Siyaset

İklim Kanunu Teklifi geri adım atıldı

Eksiklikleri nedeniyle eleştirilen teklif, kamuoyu baskısı ve çevre örgütlerinin çağrıları sonucunda Meclis gündeminden çıkarıldı

TBMM gündeme alınan ve şubat ayında Çevre Komisyonu’nda kabul edilen İklim Kanunu teklifi, gelen yoğun eleştiriler üzerine geri çekildi. Teklifin, iklim kriziyle mücadele açısından yetersiz kalması ve halk sağlığını göz ardı etmesi kamuoyunun tepkisini çekmişti.

Sera gazı ve fosil yakıt hedefleri yoktu

Türkiye’nin, dünyada en fazla sera gazı salımı yapan 20 ülke arasında yer almasına rağmen, İklim Kanunu teklifinde sera gazı emisyonlarının azaltılmasına ya da fosil yakıt kullanımının sınırlandırılmasına yönelik hiçbir bağlayıcı hedefin yer almaması büyük eleştiri aldı.

Çevre örgütleri, teklifin bilimsel gerçeklerden uzak ve büyük ölçüde ekonomik kaygılarla hazırlandığını belirtti.
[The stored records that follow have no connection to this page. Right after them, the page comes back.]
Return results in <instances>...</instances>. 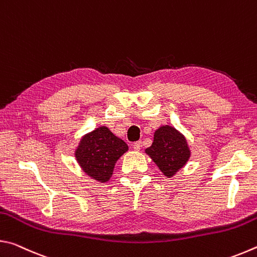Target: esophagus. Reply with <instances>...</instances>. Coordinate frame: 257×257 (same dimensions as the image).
Instances as JSON below:
<instances>
[{
    "label": "esophagus",
    "instance_id": "obj_1",
    "mask_svg": "<svg viewBox=\"0 0 257 257\" xmlns=\"http://www.w3.org/2000/svg\"><path fill=\"white\" fill-rule=\"evenodd\" d=\"M141 147H142V142H136L135 144L133 145V149L136 151V152H139L141 151Z\"/></svg>",
    "mask_w": 257,
    "mask_h": 257
}]
</instances>
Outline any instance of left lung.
Returning a JSON list of instances; mask_svg holds the SVG:
<instances>
[{"mask_svg":"<svg viewBox=\"0 0 257 257\" xmlns=\"http://www.w3.org/2000/svg\"><path fill=\"white\" fill-rule=\"evenodd\" d=\"M145 153L165 177L172 178L188 162L191 151L184 134L170 124H162L154 132L153 143Z\"/></svg>","mask_w":257,"mask_h":257,"instance_id":"1","label":"left lung"}]
</instances>
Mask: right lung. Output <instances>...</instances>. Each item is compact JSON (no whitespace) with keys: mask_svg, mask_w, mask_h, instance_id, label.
Segmentation results:
<instances>
[{"mask_svg":"<svg viewBox=\"0 0 257 257\" xmlns=\"http://www.w3.org/2000/svg\"><path fill=\"white\" fill-rule=\"evenodd\" d=\"M125 152H128V145L122 139L106 125H101L80 138L75 158L86 176L103 184L111 179L116 161Z\"/></svg>","mask_w":257,"mask_h":257,"instance_id":"right-lung-1","label":"right lung"}]
</instances>
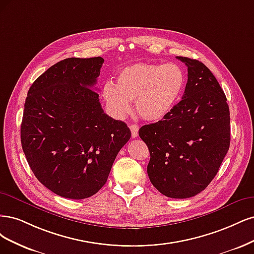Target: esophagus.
Instances as JSON below:
<instances>
[{"label": "esophagus", "mask_w": 254, "mask_h": 254, "mask_svg": "<svg viewBox=\"0 0 254 254\" xmlns=\"http://www.w3.org/2000/svg\"><path fill=\"white\" fill-rule=\"evenodd\" d=\"M129 128H130V132H132V137L136 138L138 136V126L137 125H129Z\"/></svg>", "instance_id": "obj_1"}]
</instances>
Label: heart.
<instances>
[{
	"label": "heart",
	"mask_w": 254,
	"mask_h": 254,
	"mask_svg": "<svg viewBox=\"0 0 254 254\" xmlns=\"http://www.w3.org/2000/svg\"><path fill=\"white\" fill-rule=\"evenodd\" d=\"M186 84L184 69L176 63H135L122 68L116 85L103 86L102 95L112 115L124 118L135 100L139 116L146 121H159L173 111Z\"/></svg>",
	"instance_id": "obj_1"
}]
</instances>
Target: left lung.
<instances>
[{"instance_id":"obj_1","label":"left lung","mask_w":254,"mask_h":254,"mask_svg":"<svg viewBox=\"0 0 254 254\" xmlns=\"http://www.w3.org/2000/svg\"><path fill=\"white\" fill-rule=\"evenodd\" d=\"M188 67L182 101L139 136L150 151L152 185L171 198H189L206 189L230 145V112L213 73L198 60L177 57Z\"/></svg>"}]
</instances>
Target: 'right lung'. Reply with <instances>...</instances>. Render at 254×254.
<instances>
[{"label":"right lung","mask_w":254,"mask_h":254,"mask_svg":"<svg viewBox=\"0 0 254 254\" xmlns=\"http://www.w3.org/2000/svg\"><path fill=\"white\" fill-rule=\"evenodd\" d=\"M103 62L95 57L56 63L31 84L24 104L21 142L28 165L41 184L65 198L99 191L130 138L93 89Z\"/></svg>","instance_id":"add662e5"}]
</instances>
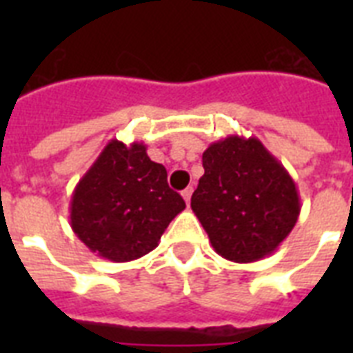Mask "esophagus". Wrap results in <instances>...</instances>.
<instances>
[{
	"mask_svg": "<svg viewBox=\"0 0 353 353\" xmlns=\"http://www.w3.org/2000/svg\"><path fill=\"white\" fill-rule=\"evenodd\" d=\"M181 196H183V199L187 201V205L190 203V196H192V187L185 188V190H183V192H181Z\"/></svg>",
	"mask_w": 353,
	"mask_h": 353,
	"instance_id": "obj_1",
	"label": "esophagus"
}]
</instances>
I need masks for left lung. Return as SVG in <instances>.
Masks as SVG:
<instances>
[{"label":"left lung","mask_w":353,"mask_h":353,"mask_svg":"<svg viewBox=\"0 0 353 353\" xmlns=\"http://www.w3.org/2000/svg\"><path fill=\"white\" fill-rule=\"evenodd\" d=\"M203 168L190 207L214 251L236 263L276 251L301 214L299 190L284 165L260 139L229 135L205 150Z\"/></svg>","instance_id":"1"}]
</instances>
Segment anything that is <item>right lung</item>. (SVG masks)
<instances>
[{
  "mask_svg": "<svg viewBox=\"0 0 353 353\" xmlns=\"http://www.w3.org/2000/svg\"><path fill=\"white\" fill-rule=\"evenodd\" d=\"M185 201L166 183V168L146 144L112 139L71 196V229L97 256L132 262L148 254Z\"/></svg>",
  "mask_w": 353,
  "mask_h": 353,
  "instance_id": "right-lung-1",
  "label": "right lung"
}]
</instances>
Ayrıca, teklifin yalnızca bürokratik yapı oluşturmaya odaklandığı; ancak iklim krizinin sosyal, ekonomik ve sağlık boyutlarına değinmediği ifade edildi.

Sağlık alanındaki eksiklikler dikkat çekti

Türk Tabipleri Birliği ve İklim Ağı gibi kurumlar, teklifin olası iklim felaketleri karşısında halk sağlığını korumaya yönelik düzenlemeler içermediğine dikkat çekti. İklim krizinin halk sağlığına etkilerinin göz ardı edilmesi, sağlık örgütlerinin de eleştirilerinin merkezindeydi.

DEM Parti’den açıklama: “Mücadelemiz sonuç verdi”

Gelişmeyi kamuoyuna duyuran DEM Parti Mersin Milletvekili Perihan Koca, sosyal medya platformu X üzerinden yaptığı paylaşımda, “Mücadelemiz sonucunda TBMM’de İklim Kanunu geri çekildi” ifadelerini kullandı.

Koca, özellikle sivil toplumun ve bilim insanlarının sürece dâhil edilmeden hazırlanan kanun teklifinin, toplumsal ihtiyaçlara cevap veremeyeceğinin altını çizdi.

Çevre örgütleri: “Yeni bir teklif hazırlanmalı”

İklim Ağı, Greenpeace, TTB ve birçok sivil toplum kuruluşu, geri çekilen kanun teklifinin yerine; iklim adaletini esas alan, halk sağlığını gözeten ve bilimsel verilere dayanan yeni bir düzenlemenin hazırlanması çağrısında bulundu.

Kamuoyunun da desteğiyle, Türkiye’nin iklim kriziyle gerçek anlamda mücadele edebilmesi için daha kapsayıcı ve bağlayıcı bir İklim Kanunu talep ediliyor.